▶ **Description of the task**
From the text about the lightning sunset at Pawnee National Grassland, reproduce word for word the passage starting with "I started to" and going on through "the right time.".

I created this blog to share the remarkable things that I witness in nature. Now that my days of living on nature preserves are over, I have fewer of those experiences, but two weekends ago that changed. I saw a sublime lightning sunset, a choir of elusive amphibians, a rare mammal attacked by owls, and more. And it all happened on a landscape that few people give a second glance to: the shortgrass prairie at Pawnee National Grassland.
My plan for the night was to confirm the location of a suspected Burrowing Owl nest, set up my blind, photograph the owl family at sunset, sleep in the blind, and photograph them again at sunrise. None of that happened, but the trip was more incredible than I could’ve imagined.
Instead, I arrived as a severe thunderstorm was rolling towards the prairie dog town where the owls were nesting. I spotted two owls perched on a burrow, but before I could set up my blind, the rain and lightning arrived. I didn’t mind. Spending an hour in the prairie listening to rain pelt my car was the perfect end to a hectic week. But the rain continued into the sunset and the lightning drew uncomfortably close. I began to think a lot about the physics of a lightning bolt coursing through my car.
I started to question my commitment to the night, but then a corner of the sky began to glow. Was the rain going to let up in time? Was I going to photograph a lightning sunset? Yes, yes I was.
As the rain abated and sunset grew, I grabbed my equipment. I ran outside and frantically composed a few shots. The rain was gone, the lightning was fierce, and I was finally in the right place at the right time.

▶ **Provided information**
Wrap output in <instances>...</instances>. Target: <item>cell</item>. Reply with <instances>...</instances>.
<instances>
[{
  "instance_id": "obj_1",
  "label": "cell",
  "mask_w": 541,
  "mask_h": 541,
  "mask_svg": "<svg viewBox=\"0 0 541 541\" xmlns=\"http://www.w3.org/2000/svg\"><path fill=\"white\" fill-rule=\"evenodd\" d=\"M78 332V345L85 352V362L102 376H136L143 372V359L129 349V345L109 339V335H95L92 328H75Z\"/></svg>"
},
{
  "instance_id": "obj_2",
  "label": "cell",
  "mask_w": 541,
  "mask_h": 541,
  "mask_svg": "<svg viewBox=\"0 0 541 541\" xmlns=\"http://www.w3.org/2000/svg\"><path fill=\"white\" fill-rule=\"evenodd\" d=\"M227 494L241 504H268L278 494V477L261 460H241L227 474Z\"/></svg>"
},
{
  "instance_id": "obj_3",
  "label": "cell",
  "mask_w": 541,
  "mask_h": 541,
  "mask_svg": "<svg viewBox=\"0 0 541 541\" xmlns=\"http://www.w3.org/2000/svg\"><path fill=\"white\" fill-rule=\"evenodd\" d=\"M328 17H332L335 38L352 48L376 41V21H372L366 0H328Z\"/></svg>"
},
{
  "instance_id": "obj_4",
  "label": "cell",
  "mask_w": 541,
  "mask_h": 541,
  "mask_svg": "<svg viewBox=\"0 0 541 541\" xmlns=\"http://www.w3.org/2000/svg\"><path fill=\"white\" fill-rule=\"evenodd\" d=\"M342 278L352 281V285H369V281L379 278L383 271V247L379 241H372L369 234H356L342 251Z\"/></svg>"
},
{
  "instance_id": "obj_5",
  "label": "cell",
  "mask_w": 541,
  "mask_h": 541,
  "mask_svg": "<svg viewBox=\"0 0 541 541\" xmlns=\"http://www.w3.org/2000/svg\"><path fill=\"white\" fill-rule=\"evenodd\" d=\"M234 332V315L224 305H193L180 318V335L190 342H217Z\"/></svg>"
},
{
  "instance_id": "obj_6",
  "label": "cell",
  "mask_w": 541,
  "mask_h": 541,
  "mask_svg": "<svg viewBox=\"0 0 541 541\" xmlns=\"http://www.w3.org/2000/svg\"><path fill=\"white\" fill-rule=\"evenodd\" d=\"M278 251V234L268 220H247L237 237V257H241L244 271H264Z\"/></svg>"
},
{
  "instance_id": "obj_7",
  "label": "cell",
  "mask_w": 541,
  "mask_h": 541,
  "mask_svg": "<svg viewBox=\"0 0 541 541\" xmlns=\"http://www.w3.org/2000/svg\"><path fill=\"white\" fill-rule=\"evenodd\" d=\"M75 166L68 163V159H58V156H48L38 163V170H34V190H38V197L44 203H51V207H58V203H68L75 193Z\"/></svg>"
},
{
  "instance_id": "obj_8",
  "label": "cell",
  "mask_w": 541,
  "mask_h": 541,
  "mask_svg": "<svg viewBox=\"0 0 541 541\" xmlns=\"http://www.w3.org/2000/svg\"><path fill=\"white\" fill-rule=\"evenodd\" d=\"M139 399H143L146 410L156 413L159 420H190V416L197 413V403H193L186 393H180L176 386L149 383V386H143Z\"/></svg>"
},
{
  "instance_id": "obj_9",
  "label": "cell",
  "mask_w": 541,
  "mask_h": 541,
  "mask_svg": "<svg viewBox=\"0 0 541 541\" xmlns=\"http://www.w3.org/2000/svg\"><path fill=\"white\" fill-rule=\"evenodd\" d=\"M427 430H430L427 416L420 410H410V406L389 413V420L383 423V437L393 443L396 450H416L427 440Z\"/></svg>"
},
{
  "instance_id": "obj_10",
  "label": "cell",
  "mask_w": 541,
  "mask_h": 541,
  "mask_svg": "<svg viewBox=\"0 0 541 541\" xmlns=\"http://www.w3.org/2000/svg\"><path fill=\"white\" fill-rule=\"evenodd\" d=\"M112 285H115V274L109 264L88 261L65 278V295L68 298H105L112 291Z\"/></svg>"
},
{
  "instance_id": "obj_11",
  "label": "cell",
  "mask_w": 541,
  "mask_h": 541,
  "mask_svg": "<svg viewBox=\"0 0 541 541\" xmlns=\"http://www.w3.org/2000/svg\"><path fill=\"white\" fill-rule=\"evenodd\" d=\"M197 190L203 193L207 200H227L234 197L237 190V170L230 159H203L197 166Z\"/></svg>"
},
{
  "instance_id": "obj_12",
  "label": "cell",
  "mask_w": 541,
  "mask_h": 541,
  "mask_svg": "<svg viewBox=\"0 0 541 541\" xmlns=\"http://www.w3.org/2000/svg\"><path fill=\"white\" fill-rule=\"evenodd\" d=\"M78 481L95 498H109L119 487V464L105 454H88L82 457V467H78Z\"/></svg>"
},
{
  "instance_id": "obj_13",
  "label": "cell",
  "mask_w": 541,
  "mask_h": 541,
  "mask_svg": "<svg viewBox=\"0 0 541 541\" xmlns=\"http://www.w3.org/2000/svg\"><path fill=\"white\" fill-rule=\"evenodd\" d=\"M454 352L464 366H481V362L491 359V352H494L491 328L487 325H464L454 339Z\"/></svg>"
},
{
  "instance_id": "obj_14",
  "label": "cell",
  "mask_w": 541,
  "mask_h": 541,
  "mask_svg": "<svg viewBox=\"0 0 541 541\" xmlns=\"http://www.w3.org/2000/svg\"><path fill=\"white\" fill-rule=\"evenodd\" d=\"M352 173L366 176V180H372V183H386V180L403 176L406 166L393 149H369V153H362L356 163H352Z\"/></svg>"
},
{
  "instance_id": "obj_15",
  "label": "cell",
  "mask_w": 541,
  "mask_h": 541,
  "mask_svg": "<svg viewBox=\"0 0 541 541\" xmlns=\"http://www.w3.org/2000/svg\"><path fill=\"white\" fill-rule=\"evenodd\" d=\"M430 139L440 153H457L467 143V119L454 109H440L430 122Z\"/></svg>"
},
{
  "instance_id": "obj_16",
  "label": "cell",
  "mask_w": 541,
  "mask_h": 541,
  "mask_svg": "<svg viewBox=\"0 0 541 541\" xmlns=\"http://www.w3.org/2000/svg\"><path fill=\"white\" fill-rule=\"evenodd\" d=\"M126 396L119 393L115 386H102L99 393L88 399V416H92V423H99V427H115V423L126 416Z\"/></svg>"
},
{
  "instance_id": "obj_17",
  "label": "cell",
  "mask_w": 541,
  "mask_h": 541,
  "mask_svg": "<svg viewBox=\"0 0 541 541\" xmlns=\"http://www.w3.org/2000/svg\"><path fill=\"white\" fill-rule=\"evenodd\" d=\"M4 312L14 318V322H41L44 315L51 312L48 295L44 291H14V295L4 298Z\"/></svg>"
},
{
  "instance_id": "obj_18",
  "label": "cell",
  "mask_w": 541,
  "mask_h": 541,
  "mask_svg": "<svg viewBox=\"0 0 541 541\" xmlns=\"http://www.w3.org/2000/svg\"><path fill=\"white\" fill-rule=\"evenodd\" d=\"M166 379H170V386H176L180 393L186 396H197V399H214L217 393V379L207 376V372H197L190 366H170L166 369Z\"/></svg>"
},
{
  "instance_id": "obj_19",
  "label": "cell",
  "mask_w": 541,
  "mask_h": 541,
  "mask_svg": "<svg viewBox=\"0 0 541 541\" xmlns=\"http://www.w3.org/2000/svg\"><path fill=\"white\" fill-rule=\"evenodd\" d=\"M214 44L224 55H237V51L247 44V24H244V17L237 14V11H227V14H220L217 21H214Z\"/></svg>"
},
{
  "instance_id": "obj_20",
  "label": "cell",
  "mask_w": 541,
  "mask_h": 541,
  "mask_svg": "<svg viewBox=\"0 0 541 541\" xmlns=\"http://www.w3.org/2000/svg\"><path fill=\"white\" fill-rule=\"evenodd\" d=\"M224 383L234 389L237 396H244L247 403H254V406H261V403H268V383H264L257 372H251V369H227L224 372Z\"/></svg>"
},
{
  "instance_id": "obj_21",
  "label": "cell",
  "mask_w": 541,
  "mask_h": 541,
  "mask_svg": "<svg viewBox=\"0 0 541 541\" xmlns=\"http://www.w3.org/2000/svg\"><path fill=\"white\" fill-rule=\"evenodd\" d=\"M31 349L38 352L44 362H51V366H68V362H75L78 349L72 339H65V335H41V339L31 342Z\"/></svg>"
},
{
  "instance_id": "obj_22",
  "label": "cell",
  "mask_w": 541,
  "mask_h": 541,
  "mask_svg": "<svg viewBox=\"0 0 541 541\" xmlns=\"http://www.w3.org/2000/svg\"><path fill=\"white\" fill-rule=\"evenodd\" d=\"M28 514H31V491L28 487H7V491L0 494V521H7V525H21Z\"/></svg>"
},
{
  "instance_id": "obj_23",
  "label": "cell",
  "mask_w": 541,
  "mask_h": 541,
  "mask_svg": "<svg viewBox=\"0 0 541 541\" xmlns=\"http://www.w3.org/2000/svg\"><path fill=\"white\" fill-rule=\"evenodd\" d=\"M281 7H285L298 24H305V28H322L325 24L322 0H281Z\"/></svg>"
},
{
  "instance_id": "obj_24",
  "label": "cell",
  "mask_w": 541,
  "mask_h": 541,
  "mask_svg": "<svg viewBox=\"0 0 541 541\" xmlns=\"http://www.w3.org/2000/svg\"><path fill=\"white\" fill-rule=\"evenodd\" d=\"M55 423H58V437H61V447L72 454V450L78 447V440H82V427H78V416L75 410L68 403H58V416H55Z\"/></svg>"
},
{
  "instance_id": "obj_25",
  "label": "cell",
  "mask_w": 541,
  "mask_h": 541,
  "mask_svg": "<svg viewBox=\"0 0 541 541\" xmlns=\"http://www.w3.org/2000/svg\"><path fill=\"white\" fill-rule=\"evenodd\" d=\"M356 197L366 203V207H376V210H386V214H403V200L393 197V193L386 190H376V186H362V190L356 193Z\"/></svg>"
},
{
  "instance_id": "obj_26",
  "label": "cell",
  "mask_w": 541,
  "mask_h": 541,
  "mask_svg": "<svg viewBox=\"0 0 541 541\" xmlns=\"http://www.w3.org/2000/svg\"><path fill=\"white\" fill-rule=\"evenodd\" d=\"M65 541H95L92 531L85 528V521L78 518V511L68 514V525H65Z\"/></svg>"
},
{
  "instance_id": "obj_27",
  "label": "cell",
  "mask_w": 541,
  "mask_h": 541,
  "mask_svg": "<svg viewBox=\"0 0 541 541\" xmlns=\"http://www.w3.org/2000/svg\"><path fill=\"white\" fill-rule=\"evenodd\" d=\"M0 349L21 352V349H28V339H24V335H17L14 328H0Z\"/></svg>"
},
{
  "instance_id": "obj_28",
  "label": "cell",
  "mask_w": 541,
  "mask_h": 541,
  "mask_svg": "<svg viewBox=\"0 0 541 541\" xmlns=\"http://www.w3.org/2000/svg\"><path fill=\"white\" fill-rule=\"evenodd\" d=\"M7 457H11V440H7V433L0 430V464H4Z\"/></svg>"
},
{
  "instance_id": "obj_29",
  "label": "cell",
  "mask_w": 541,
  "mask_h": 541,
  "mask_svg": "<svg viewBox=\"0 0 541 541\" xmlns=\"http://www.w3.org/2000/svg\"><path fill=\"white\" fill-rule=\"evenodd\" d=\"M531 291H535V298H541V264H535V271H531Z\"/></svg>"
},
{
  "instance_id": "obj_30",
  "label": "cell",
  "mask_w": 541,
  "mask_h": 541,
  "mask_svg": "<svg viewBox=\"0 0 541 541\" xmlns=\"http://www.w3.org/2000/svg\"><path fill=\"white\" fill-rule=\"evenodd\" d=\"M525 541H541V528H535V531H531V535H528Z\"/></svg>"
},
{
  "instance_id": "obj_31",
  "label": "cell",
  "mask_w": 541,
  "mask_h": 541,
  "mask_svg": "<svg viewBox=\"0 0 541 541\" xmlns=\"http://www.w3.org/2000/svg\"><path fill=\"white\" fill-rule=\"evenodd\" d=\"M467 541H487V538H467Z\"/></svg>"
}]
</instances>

▶ **Reply to the exercise**
I started to question my commitment to the night, but then a corner of the sky began to glow. Was the rain going to let up in time? Was I going to photograph a lightning sunset? Yes, yes I was.
As the rain abated and sunset grew, I grabbed my equipment. I ran outside and frantically composed a few shots. The rain was gone, the lightning was fierce, and I was finally in the right place at the right time.